Oh my God, I haven't done one of these in a while.
So bear with me, I'm just warming back up to it, but still.
This has been a really, really tough year.
2017 will go down as the worst year of my life.
So how this year started, I was fired from something that I loved, but then to stick
up for me, nobody really stuck up for me, then in March, it hit its climax in terms
of needing support from the government, so I finally got a psychiatrist out of UBC,
but that took about like several months after that incident happened, and I'm still like,
I had four hospital visits, just for mental health, just in this year.
I'm just awestruck by how people just don't care about mental health, building government,
and in the general public.
If you remember, there was that ad a couple of years ago about like, what is it?
There was a guy that got hit by a car, and instead of like, instead of like people going,
does it rush to help them, they just said, ah, he's faking it, and they just walk right
on past the person.
That's what people are doing, the mental health, and I wish that ad was on YouTube, so I could
show it to you in the link in the description, but I can't find it.
That ad was so powerful because that is how people think about mental health, and that
is just, no, you need to open your mind up to think he might be doing something for some
specific reason, and he's not just stubborn, because that's what drives most people away.
And people think you're stubborn because it's just your personality.
When people start on that trap, you just lose so, so many people.
The government support here in British Columbia is just terrible.
Back in the late 90s, they kind of scrapped the whole mental health division, and then
they like, the whole Riverview Hospital that people are supposed to go to when they have
dire mental health needs, that got shut down in the late 90s.
I was diagnosed in the late 90s, so where's the support?
When I turned 18, there was no support.
There was only social workers to help me do basic stuff that you're supposed to do when
you reach adulthood, but nothing on confidence, nothing on mental training, nothing on cognitive
behavioral therapy that I needed, I'm on 25 milligrams of esoteric pram.
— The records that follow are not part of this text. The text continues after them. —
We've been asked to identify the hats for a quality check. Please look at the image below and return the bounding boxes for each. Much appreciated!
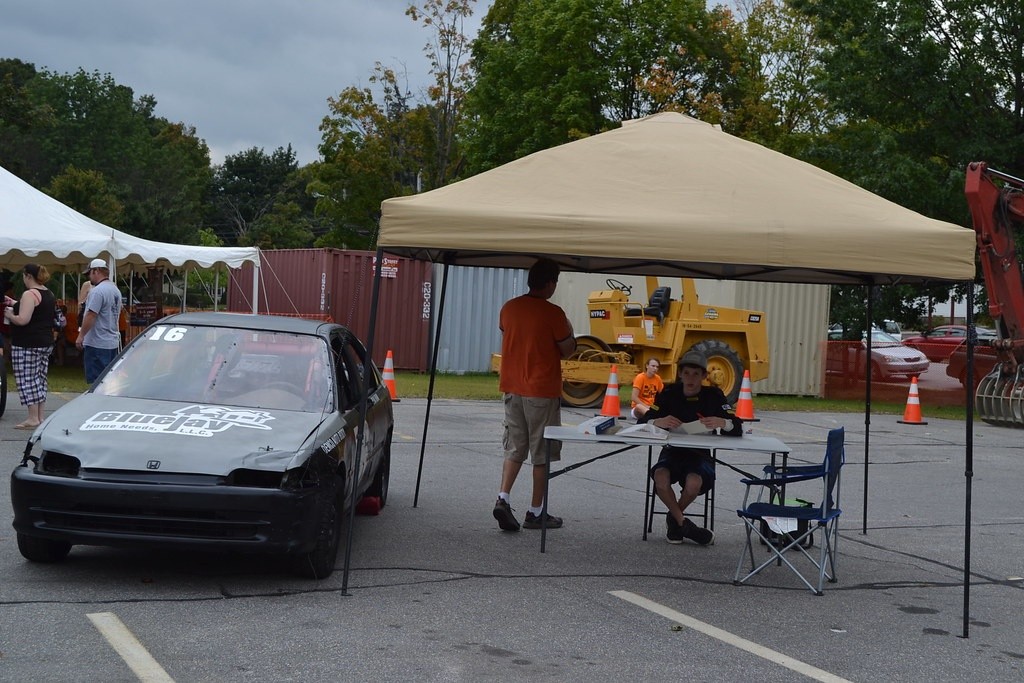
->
[81,259,108,277]
[675,350,709,372]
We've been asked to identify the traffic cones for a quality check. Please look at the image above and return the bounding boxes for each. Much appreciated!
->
[896,376,928,426]
[383,349,401,403]
[731,368,760,423]
[595,364,627,420]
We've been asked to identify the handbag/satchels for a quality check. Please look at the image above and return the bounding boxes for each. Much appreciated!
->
[52,298,66,333]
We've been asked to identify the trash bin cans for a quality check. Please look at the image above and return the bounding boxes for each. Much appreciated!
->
[129,312,149,342]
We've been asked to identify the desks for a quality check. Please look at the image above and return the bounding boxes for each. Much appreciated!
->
[541,425,792,566]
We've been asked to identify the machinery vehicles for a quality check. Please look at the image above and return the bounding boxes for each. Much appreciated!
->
[491,277,770,409]
[965,162,1024,426]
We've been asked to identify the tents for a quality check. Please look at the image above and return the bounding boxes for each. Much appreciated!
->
[340,112,977,640]
[0,165,306,342]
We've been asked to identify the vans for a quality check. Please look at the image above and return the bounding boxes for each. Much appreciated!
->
[827,319,902,342]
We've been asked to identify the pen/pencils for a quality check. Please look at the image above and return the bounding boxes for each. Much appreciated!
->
[697,413,704,419]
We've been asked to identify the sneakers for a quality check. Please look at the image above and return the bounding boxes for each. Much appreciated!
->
[665,510,684,545]
[678,519,715,546]
[521,508,563,530]
[493,496,524,532]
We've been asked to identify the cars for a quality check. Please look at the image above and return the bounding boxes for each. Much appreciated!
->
[827,328,930,380]
[10,310,394,580]
[122,298,139,307]
[901,325,990,362]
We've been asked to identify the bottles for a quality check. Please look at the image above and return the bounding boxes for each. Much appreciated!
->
[3,305,13,325]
What am I really supposed to do?
Like, distract yourself.
That's the big thing.
Distract yourself.
If you can distract yourself, then you can kind of gweasel your way through.
That's what I tried to do in the first half of this year.
I tried to make a video resume for Linus Tech Tips that you will see right below this video,
because that was my last video, didn't turn out well.
I got a reply, it was a rejection letter.
Then came the problems with overclocking my computer.
I could afford it a little bit more than if it were new processors, but I kept making
mistakes at the same time, and my little friends that I had didn't tolerate those mistakes.
They said, why the hell are you overclocking?
You're not following the norm.
You just got to think for a moment.
When you're passionate about something, you got to do it to keep yourself sane.
And my new processor is shipping.
This is at stock right now, but I'm going to try to make another video to successfully
overclock the thing this time, but it's just so much, so much has gone wrong.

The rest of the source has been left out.